It wasn’t long, perhaps a week, before the USS Enterprise and the other carrier or two and their ships left for Nam. We’re alone again, the Yorktown and some destroyers, steaming in that goddamn fifty-mile figure eight offshore. This is where we came in over a month ago. I don’t have the words to describe the betrayal I, we, felt. How could the United States do this to the Pueblo’s crew? It was incomprehensible. It was unforgivable. My shipmates felt so too. It was so fucked I quit. The truth is I have no memory whatsoever of the next few months. I know from old shipmates in recent years that we steamed off North Korea for a few weeks more, did another stint in the Gulf of Tonkin, made port in Subic and I have no memory of any of that. Fuck it. The only thing I recall is in mid-April something happened to a propeller shaft while steaming in the Gulf and the joke going around was that we’d hit a rock. I was due for discharge on April 24th, the day before my 21st birthday, but had been extended like so many others. We had to make way to Yokosuka for dry dock repairs, but I didn’t give a shit. It was the worst of times.

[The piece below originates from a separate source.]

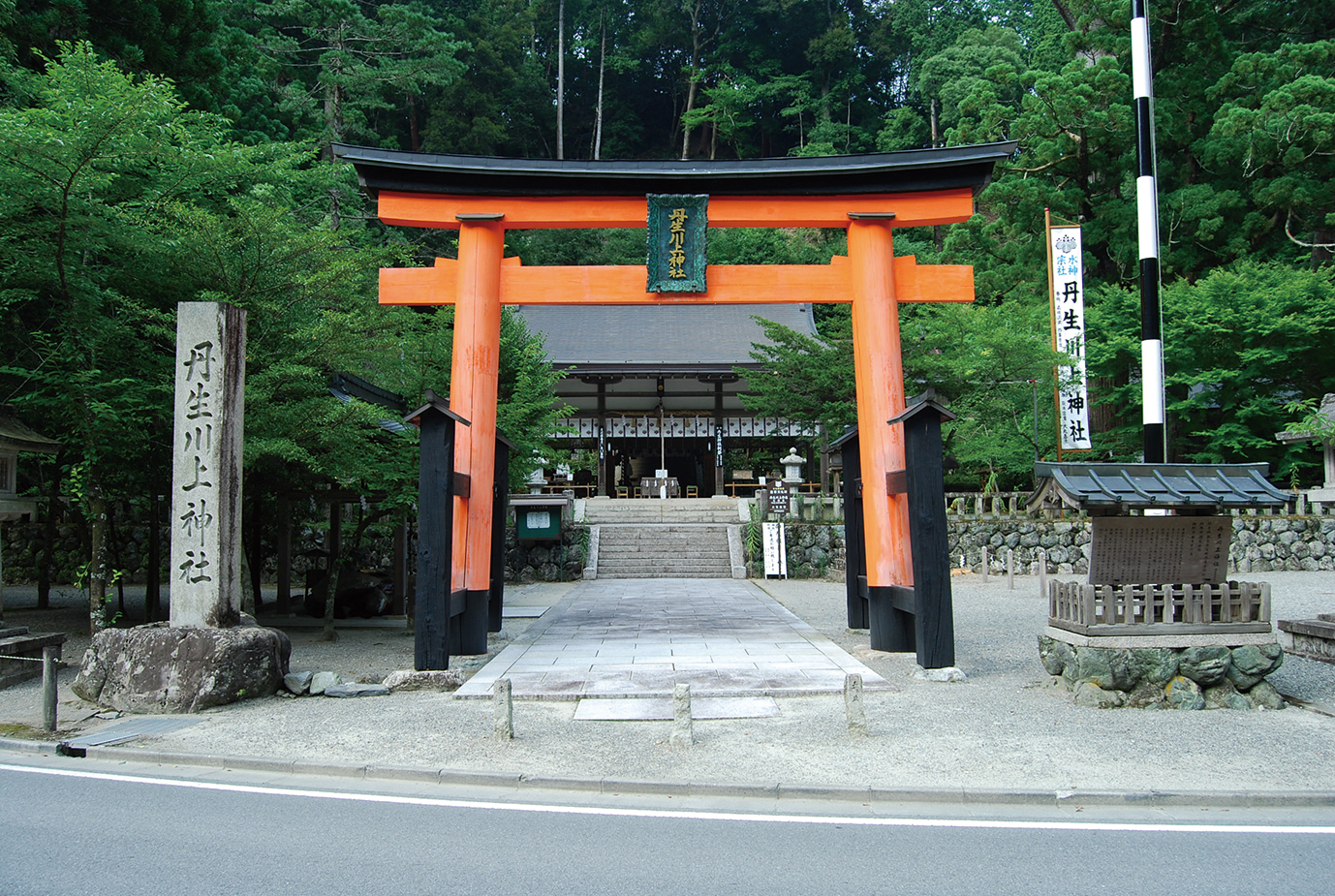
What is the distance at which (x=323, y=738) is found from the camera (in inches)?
246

My next and last story picks up from there with an ending you can’t make up and one that’s never left me if triggered by a certain song of the era. Fast forward a few months and due to my experiences in the Navy, taking off alone to parts unknown in foreign lands described in prior stories, ONI, hearing men die in CIC, all that my Navy was in 1964-68, all three years eleven months and three weeks, a kiddie cruiser. I became a street cop, one of a handful, in the blue-collar ghetto mobbed up end of Las Vegas in time for the start of riots, Black Panthers, SDS, snipers, and ambushes. Burning of draft cards, something I never had, wasn’t old enough. I found my fight after all. It was the best of times.
PS I followed the Pueblo’s story over the years the same as all of you, and we know the reason why it happened, The Rat-Bastard Traitor Walker Family and the USSR’s need for an updated U.S.Navy cryptograph machine. Any thoughts on this “Incident”?